Добавить в цитаты Настройки чтения

Страница 144 из 147



Страдания и слезы голодных, обираемых людей заставили меня поднять этот вопрос на окружной партконференции 12.II.1921 г. и всесторонне его осветить, дабы принять какие-нибудь меры и против надвигающегося голода, и против чинимого над голодными людьми произвола, а также и в целях приобретения на весну посевного материала, дабы не повторить осеннего опыта, когда поля остались не обсемененными за отсутствием семян.

Предложение мое вызвало горячие споры близоруких политиканов, не замедливших бросить мне обвинение в тенденции к свободной торговле, т. е. чуть ли не в контрреволюции, что заставило меня сделать протест против пристрастного освещении моей мысли. Я думаю, что это зафиксировано протоколом заседании для очередного доноса на крамольные мысли мои.
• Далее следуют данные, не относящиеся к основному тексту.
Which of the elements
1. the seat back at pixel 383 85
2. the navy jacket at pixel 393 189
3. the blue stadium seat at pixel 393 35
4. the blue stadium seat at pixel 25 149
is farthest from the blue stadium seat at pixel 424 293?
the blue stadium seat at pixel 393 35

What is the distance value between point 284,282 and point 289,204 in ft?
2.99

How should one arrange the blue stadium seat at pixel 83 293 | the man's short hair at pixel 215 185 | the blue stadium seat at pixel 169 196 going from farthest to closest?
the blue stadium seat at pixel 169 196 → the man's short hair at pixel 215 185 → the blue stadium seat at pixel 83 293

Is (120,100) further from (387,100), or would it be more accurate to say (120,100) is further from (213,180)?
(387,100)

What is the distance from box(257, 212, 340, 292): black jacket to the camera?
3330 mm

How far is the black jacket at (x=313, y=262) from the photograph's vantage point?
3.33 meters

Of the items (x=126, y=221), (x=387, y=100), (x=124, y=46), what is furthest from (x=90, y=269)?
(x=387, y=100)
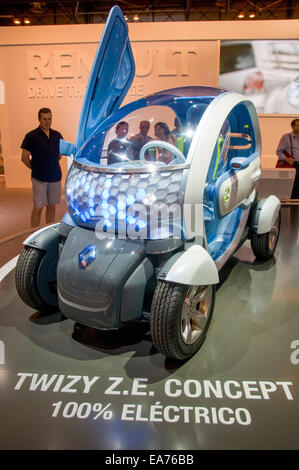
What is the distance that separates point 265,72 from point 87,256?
6685 mm

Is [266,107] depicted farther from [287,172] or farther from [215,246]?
[215,246]

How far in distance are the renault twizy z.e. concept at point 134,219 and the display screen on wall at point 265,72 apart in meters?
5.25

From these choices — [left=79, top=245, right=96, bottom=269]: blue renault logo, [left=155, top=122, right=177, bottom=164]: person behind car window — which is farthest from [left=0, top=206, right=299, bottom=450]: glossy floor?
[left=155, top=122, right=177, bottom=164]: person behind car window

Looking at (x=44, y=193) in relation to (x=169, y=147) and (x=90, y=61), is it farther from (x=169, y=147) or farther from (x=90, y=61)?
(x=90, y=61)

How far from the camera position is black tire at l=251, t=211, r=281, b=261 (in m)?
3.07

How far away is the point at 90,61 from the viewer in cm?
734

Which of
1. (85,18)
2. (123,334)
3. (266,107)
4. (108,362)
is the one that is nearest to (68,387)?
(108,362)

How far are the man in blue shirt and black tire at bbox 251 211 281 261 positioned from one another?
90.4 inches

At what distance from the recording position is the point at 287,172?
4.83 meters

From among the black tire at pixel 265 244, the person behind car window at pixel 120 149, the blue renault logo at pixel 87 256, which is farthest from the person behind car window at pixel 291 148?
the blue renault logo at pixel 87 256

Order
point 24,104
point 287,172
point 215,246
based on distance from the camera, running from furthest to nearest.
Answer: point 24,104 → point 287,172 → point 215,246

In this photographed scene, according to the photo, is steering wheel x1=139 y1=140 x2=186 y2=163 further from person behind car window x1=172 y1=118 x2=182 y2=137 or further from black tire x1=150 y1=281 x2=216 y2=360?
black tire x1=150 y1=281 x2=216 y2=360

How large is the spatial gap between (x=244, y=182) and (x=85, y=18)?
13128 mm

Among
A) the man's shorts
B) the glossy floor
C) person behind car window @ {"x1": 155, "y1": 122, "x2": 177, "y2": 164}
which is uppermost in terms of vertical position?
person behind car window @ {"x1": 155, "y1": 122, "x2": 177, "y2": 164}
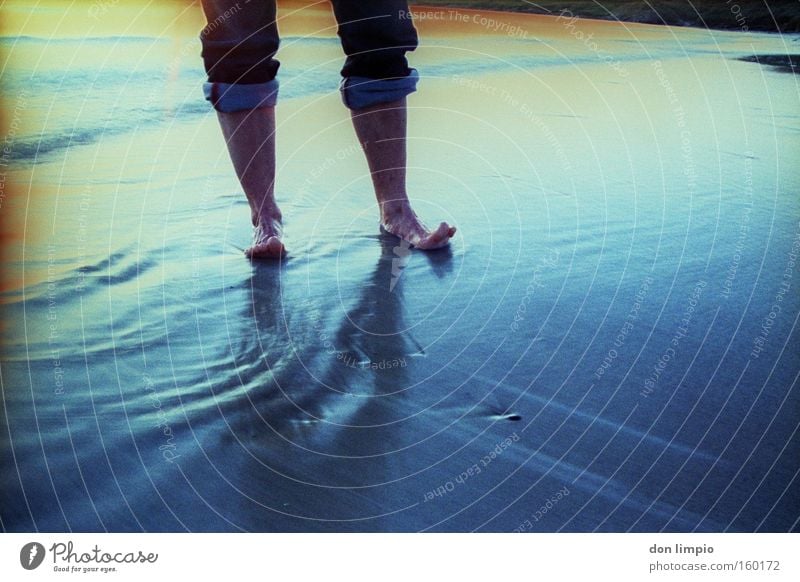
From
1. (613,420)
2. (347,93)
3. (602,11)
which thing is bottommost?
(613,420)

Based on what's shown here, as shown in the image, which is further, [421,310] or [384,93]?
[384,93]

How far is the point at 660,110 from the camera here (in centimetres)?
169

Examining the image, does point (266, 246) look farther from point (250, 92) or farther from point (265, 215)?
point (250, 92)

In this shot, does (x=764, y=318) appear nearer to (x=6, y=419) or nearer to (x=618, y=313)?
(x=618, y=313)

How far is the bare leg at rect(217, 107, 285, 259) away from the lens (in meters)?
1.18

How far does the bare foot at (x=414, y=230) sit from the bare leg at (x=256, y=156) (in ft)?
0.45

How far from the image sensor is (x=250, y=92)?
116 cm

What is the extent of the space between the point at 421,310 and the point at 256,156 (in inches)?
12.6

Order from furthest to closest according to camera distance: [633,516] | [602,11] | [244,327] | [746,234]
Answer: [602,11] → [746,234] → [244,327] → [633,516]

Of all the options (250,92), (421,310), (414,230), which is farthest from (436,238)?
(250,92)

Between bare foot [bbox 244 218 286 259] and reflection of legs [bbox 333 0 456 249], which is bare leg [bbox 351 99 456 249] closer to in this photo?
reflection of legs [bbox 333 0 456 249]

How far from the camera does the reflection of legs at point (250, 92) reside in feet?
3.66
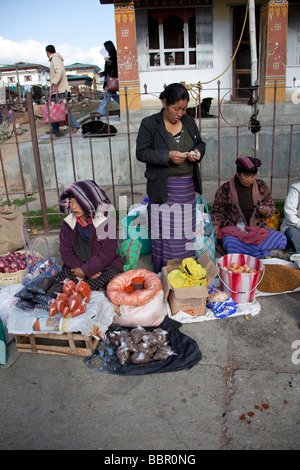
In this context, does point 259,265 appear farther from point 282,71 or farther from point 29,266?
point 282,71

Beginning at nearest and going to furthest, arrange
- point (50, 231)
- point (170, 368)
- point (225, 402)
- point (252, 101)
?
1. point (225, 402)
2. point (170, 368)
3. point (252, 101)
4. point (50, 231)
Отстал ли я тут или забежал, но жизнь показала нам, что и центральная власть 23.III.21 г. своим декретом о свободном обмене, продаже и покупке стала на ту же точку зрения. И вот за эту прозорливость меня собираются судить. Соввласть фронт принуждения заменила фронтом убеждения, на каком я был так силен (разгром Каледина, Краснова, Врангеля), но стоять в рядах бойцов этого жизненного фронта мне пока не суждено.
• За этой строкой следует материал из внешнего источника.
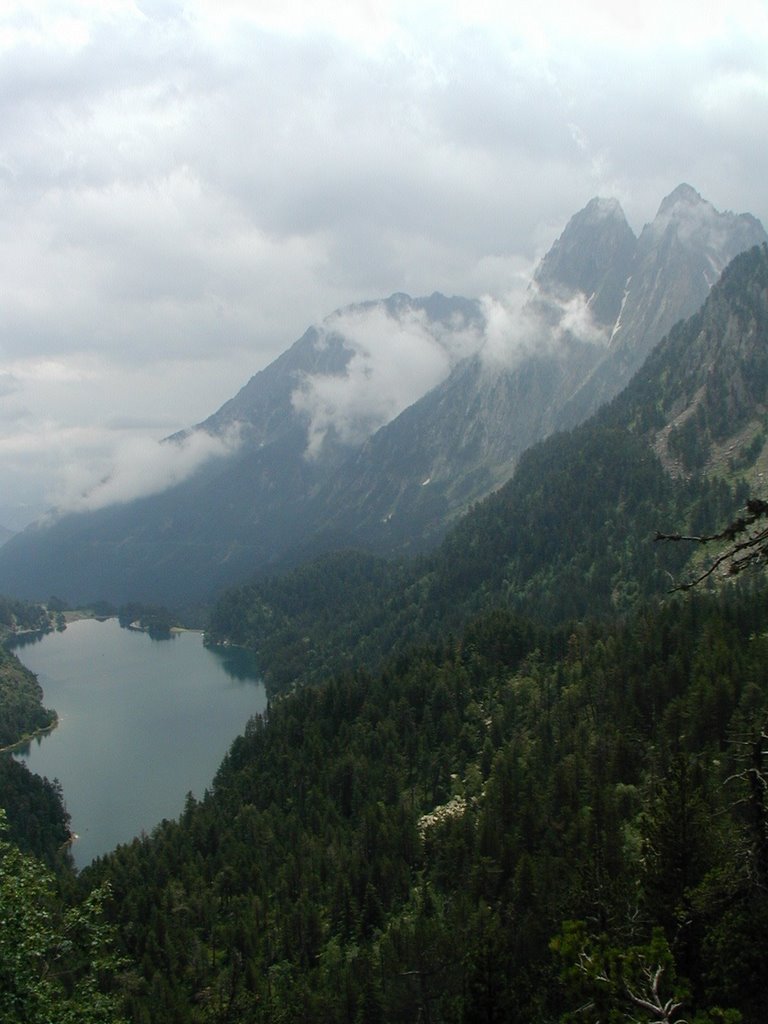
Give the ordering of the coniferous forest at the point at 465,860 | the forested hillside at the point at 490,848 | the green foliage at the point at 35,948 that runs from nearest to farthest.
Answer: the green foliage at the point at 35,948, the coniferous forest at the point at 465,860, the forested hillside at the point at 490,848

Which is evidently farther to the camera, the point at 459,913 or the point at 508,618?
the point at 508,618

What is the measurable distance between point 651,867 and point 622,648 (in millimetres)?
79130

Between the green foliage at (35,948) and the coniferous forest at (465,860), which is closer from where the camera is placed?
the green foliage at (35,948)

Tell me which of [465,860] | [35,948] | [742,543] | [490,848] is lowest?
[465,860]

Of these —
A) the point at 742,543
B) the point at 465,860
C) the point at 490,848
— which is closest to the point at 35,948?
the point at 742,543

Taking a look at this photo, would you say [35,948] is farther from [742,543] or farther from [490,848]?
[490,848]

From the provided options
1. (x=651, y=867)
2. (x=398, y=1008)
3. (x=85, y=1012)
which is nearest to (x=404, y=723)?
(x=398, y=1008)

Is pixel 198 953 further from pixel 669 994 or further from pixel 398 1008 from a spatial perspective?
pixel 669 994

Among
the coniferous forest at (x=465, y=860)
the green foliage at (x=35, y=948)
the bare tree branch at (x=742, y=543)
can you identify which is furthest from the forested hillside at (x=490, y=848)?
the green foliage at (x=35, y=948)

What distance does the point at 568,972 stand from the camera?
20.1 metres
Если протестующий гнев тов. Стеклова (№ 62, Правда) против французской буржуазии, томившей 4 коммунистов в тюрьме 10 месяцев до туберкулеза и потом их оправдавшей, помещен не для числа строк в его статье «Обреченный режим», а как глубокий протест возмущенной души, то Вам, Михаил Иванович, будет понятна моя уверенность, моя глубокая надежда, что Советская власть не последует французской буржуазии, не будет томить меня не только 10 — 12 месяцев (есть в Бутырке примеры), но даже и лишнего дня, и не доведет до медленной голодной смерти — ведь я тоже коммунист...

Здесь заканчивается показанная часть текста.